START Data to examine

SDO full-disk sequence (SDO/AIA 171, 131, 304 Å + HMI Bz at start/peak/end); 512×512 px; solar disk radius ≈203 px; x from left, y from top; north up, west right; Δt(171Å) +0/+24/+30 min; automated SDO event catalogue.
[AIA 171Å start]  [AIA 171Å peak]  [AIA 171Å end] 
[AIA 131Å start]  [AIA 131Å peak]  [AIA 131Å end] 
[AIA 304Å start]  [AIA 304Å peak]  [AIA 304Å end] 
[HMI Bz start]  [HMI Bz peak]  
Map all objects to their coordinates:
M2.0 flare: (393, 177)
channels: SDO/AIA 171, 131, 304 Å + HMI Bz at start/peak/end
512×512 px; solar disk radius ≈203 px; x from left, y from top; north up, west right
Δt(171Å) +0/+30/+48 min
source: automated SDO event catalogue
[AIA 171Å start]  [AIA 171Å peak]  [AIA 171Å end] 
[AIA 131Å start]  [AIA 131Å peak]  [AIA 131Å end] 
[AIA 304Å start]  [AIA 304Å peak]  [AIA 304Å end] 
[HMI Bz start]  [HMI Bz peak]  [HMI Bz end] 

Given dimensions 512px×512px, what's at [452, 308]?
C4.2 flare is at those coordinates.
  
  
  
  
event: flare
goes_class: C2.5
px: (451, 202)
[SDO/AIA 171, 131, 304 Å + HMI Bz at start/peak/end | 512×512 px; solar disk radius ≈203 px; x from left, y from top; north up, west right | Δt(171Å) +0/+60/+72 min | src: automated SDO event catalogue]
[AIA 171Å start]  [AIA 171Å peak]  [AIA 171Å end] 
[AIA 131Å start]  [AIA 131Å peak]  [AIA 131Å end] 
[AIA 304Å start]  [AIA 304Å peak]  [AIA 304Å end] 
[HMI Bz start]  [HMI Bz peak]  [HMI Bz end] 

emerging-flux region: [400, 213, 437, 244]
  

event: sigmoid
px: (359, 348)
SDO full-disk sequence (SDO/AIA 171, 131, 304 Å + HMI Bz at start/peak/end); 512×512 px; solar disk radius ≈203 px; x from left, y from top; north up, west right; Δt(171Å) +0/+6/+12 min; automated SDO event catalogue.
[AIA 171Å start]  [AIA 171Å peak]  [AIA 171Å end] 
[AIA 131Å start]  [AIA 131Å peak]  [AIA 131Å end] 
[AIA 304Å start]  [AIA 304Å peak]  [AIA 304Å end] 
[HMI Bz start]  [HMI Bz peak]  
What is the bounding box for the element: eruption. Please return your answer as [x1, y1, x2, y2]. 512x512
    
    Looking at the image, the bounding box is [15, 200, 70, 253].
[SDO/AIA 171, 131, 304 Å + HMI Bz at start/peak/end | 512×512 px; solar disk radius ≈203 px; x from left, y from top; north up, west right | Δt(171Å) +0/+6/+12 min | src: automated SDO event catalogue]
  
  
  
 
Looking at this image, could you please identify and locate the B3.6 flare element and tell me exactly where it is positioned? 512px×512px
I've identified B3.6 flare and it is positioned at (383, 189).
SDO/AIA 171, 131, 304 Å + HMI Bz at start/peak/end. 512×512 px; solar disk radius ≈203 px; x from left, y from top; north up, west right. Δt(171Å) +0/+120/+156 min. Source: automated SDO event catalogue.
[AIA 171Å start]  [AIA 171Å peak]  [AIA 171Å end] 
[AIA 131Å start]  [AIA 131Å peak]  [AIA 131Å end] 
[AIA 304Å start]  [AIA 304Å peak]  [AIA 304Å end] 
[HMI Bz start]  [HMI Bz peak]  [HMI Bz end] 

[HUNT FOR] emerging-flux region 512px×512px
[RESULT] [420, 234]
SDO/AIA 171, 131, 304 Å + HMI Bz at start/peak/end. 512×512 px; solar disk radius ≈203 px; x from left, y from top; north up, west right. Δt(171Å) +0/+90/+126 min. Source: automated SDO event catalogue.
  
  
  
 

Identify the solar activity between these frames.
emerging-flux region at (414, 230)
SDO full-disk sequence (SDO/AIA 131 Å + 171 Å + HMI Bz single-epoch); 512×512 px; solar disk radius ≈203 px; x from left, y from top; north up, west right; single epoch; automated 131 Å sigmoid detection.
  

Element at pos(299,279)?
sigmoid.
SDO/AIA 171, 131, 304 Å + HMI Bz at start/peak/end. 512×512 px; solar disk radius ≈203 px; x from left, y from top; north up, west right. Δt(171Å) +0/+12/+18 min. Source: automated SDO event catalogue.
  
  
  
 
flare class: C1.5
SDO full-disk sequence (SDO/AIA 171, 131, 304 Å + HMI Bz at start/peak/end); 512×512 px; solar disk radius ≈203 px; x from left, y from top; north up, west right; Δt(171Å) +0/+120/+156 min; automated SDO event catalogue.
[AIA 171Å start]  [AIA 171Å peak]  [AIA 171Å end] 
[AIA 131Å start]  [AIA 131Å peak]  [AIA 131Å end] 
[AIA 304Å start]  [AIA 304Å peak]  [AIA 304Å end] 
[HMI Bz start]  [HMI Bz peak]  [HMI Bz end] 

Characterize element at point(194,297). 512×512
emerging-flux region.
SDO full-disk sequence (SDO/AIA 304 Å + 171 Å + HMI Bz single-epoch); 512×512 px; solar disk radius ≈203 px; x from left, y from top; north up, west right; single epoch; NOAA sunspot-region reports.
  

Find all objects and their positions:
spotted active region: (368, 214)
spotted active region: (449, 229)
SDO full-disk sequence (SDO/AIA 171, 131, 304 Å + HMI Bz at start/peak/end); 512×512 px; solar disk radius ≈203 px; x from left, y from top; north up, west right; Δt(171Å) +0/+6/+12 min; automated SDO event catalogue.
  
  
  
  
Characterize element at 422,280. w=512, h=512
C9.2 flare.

END Data to examine

Within the data above, find the lines that contain the word "catalogue" and copy each of them.

* [Written reply]
SDO full-disk sequence (SDO/AIA 171, 131, 304 Å + HMI Bz at start/peak/end); 512×512 px; solar disk radius ≈203 px; x from left, y from top; north up, west right; Δt(171Å) +0/+24/+30 min; automated SDO event catalogue.
source: automated SDO event catalogue
[SDO/AIA 171, 131, 304 Å + HMI Bz at start/peak/end | 512×512 px; solar disk radius ≈203 px; x from left, y from top; north up, west right | Δt(171Å) +0/+60/+72 min | src: automated SDO event catalogue]
SDO full-disk sequence (SDO/AIA 171, 131, 304 Å + HMI Bz at start/peak/end); 512×512 px; solar disk radius ≈203 px; x from left, y from top; north up, west right; Δt(171Å) +0/+6/+12 min; automated SDO event catalogue.
[SDO/AIA 171, 131, 304 Å + HMI Bz at start/peak/end | 512×512 px; solar disk radius ≈203 px; x from left, y from top; north up, west right | Δt(171Å) +0/+6/+12 min | src: automated SDO event catalogue]
SDO/AIA 171, 131, 304 Å + HMI Bz at start/peak/end. 512×512 px; solar disk radius ≈203 px; x from left, y from top; north up, west right. Δt(171Å) +0/+120/+156 min. Source: automated SDO event catalogue.
SDO/AIA 171, 131, 304 Å + HMI Bz at start/peak/end. 512×512 px; solar disk radius ≈203 px; x from left, y from top; north up, west right. Δt(171Å) +0/+90/+126 min. Source: automated SDO event catalogue.
SDO/AIA 171, 131, 304 Å + HMI Bz at start/peak/end. 512×512 px; solar disk radius ≈203 px; x from left, y from top; north up, west right. Δt(171Å) +0/+12/+18 min. Source: automated SDO event catalogue.
SDO full-disk sequence (SDO/AIA 171, 131, 304 Å + HMI Bz at start/peak/end); 512×512 px; solar disk radius ≈203 px; x from left, y from top; north up, west right; Δt(171Å) +0/+120/+156 min; automated SDO event catalogue.
SDO full-disk sequence (SDO/AIA 171, 131, 304 Å + HMI Bz at start/peak/end); 512×512 px; solar disk radius ≈203 px; x from left, y from top; north up, west right; Δt(171Å) +0/+6/+12 min; automated SDO event catalogue.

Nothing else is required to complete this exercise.